O Guide des Films de Jean Tulard indica, na sinopse, que o autor do verbete não viu direito o filme, porque diz que Dan Sommers se associa a Hunk (o apelido de Jim Gardner) para extrair petróleo. A apreciação do Guide é engraçadinha : “Em Oklahoma, não há idéias, mas – felizmente – há petróleo”. Engraçadinha mas bastante ordinária.
Anotação em dezembro de 2016
Quando a Mulher se Atreve/In Old Oklahoma ou War of the Wildcats
De Albert S. Rogell, EUA, 1943
Com John Wayne (Daniel F. Somers)
e Martha Scott (Catherine Elizabeth Allen), Albert Dekker (Jim Gardner), George Hayes (Despirit Dean), Marjorie Rambeau (Bessie Baxter), Dale Evans (Cuddles Walker), Grant Withers (Richardson), Sidney Blackmer (Teddy Roosevelt), Paul Fix (Cherokee Kid), Cecil Cunningham (Mrs. Ames), Irving Bacon (Ben), Byron Foulger (Wilkins), Anne O’Neal (Mrs. Peabody), Richard Graham (Walter Ames)
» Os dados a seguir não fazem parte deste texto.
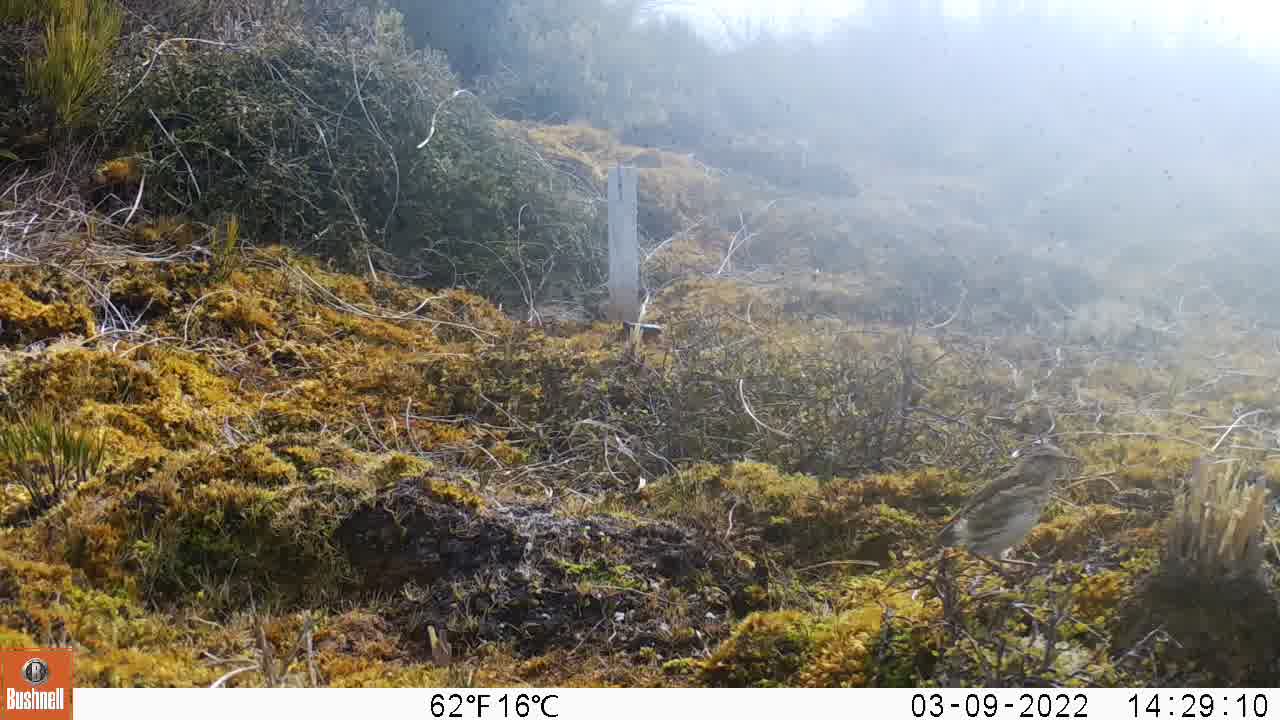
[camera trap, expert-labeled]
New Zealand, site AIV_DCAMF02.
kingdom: Animalia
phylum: Chordata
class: Aves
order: Passeriformes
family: Motacillidae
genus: Anthus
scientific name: Anthus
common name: pipit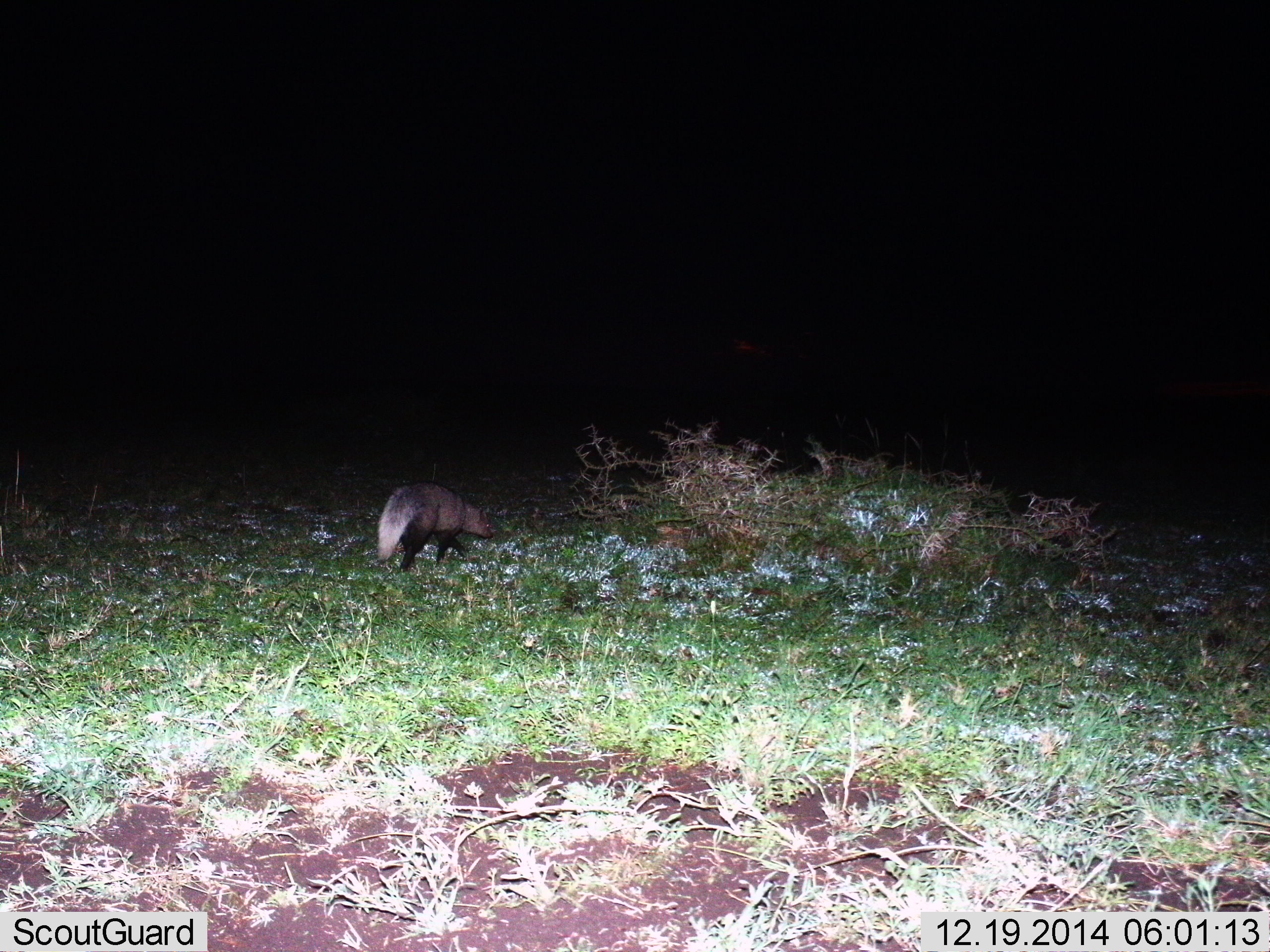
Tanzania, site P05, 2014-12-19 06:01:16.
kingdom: Animalia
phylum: Chordata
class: Mammalia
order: Carnivora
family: Herpestidae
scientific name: Herpestidae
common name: mongoose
Mongoose (Herpestidae), count 1. Behavior (volunteer vote fractions): standing 20%, resting 0%, moving 90%, interacting 0%. Young present (vote fraction): 0%. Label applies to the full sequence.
Roteiro Ethel Hill & Eleanore Griffin
Baseado em história original de Thomson Burtis
Fotografia Jack A. Marta
Música Walter Scharf
Montagem Ernest J. Nims
Produção Republic Pictures.
P&B, 102 min
**1/2
Titulo na França: La Ruée Sanglante. Em Portugal: Fúria Ardente.
No meu recente festival (doméstico) de cinema, eu vi mais de 70 filmes em dois meses e meio, e este aqui foi um deles. Achei surpreendente para a época o retrato da protagonista feminina. E diferente também, o filme em si. Enredo pra 4 ou 5 filmes? É, talvez. Eu gostei. E não me importo com a questão da verossimilhança, a não ser em casos extremos. Se o filme for bom, a gente passa por cima disso. Ah! Todos os filmes que vi no meu festival caseiro eram americanos, dos anos de 1930 a 1959. A maioria bons. Digam o que quiserem os esnobes, é esse o meu cinema favorito, o americano clássico.
Mas que maravilha de texto delicioso para o café da manhã dominical!
Bela análise. Faltou acrescentar que “Gabby Hayes” – um dos mais saborosos coadjuvantes da história do cinema – era o rei dos filmes B de western. Era tão amado pelas platéias infanto-juvenis da época que o fazia ser o ator mais bem pago dos westerns do período. Ingressou no cinema com quase 50 anos de idade, ficou famoso na série de filmes de Hoppalong Cassidy, quando consagrou seu tipo característico de parceiro do herói, leal e resmungão, proferindo frases ininteligiveis, sendo o responsável pelas situações cômicas. Seus mais frequentes parceiros foram Roy Rogers eJohn Wayne, depois Gene Autry e Wild Bill Elliott. Nos anos 30 e 40 figurava, regularmente, nas listas dos 10 atores mais amados de Hollywood, daí seus altos salários.